*Work to be completed*
Copy the stretch of the data from the start through the line containing "Pablo Bench Barstool | Black", keeping each line word for word and leaving out the pictures.

*Supplied entries*
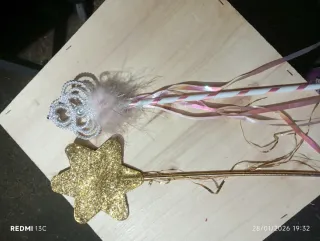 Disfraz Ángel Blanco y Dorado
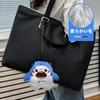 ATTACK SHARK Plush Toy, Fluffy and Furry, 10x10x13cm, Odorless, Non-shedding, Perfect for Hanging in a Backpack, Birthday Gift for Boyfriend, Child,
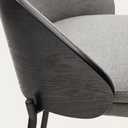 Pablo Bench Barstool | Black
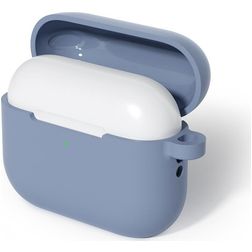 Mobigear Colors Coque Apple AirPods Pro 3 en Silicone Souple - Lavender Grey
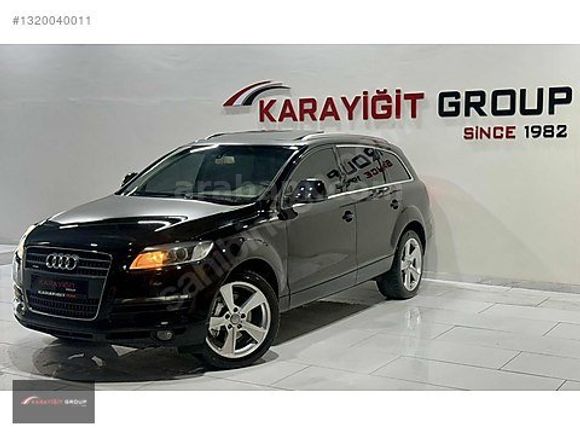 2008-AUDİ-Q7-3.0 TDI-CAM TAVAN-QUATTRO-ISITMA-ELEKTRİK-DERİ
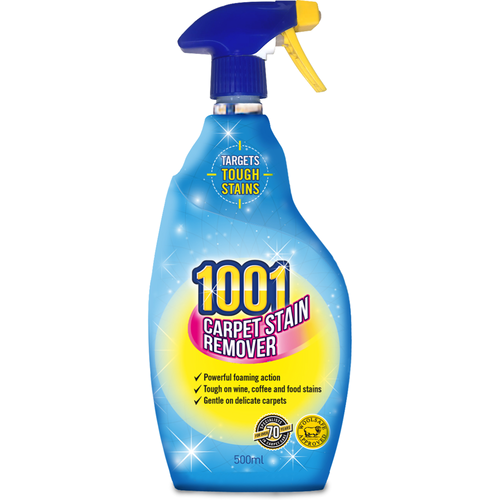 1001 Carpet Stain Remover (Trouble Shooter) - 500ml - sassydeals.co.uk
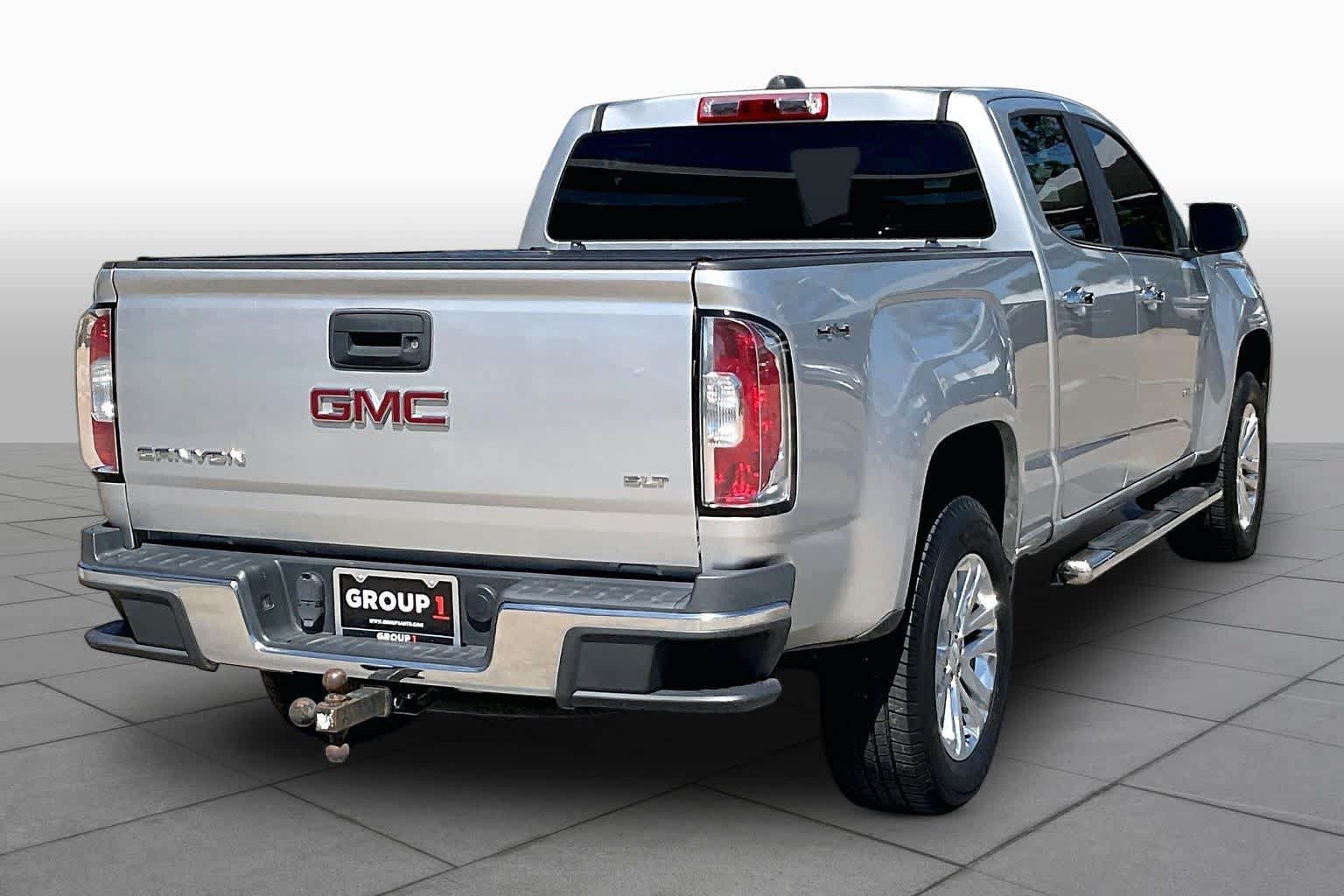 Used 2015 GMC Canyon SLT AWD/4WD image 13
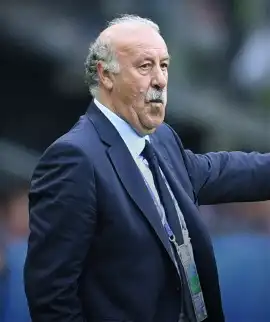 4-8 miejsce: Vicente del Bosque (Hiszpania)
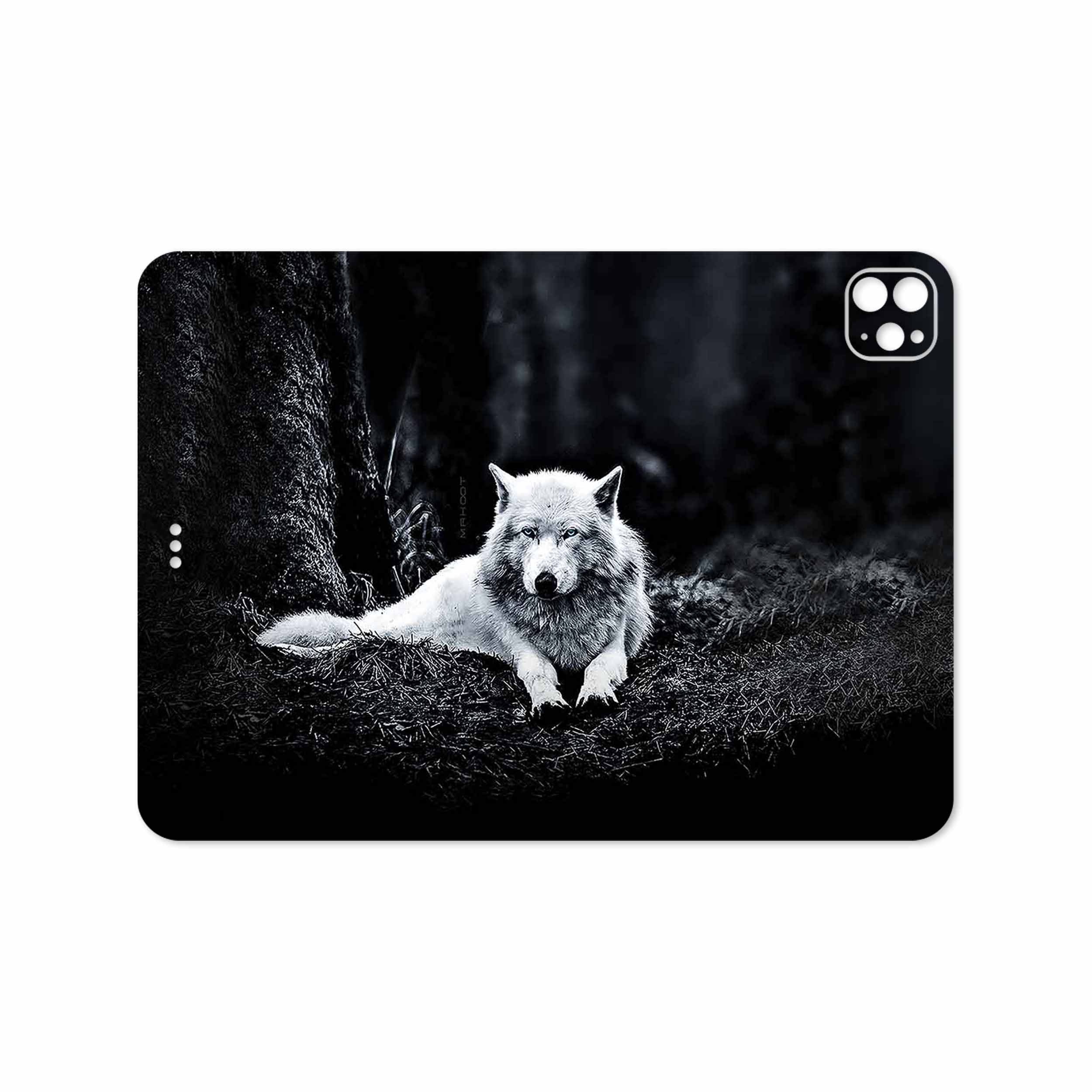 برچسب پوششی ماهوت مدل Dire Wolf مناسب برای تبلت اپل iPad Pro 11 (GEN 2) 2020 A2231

*Your solution*
 Disfraz Ángel Blanco y Dorado
 ATTACK SHARK Plush Toy, Fluffy and Furry, 10x10x13cm, Odorless, Non-shedding, Perfect for Hanging in a Backpack, Birthday Gift for Boyfriend, Child,
 Pablo Bench Barstool | Black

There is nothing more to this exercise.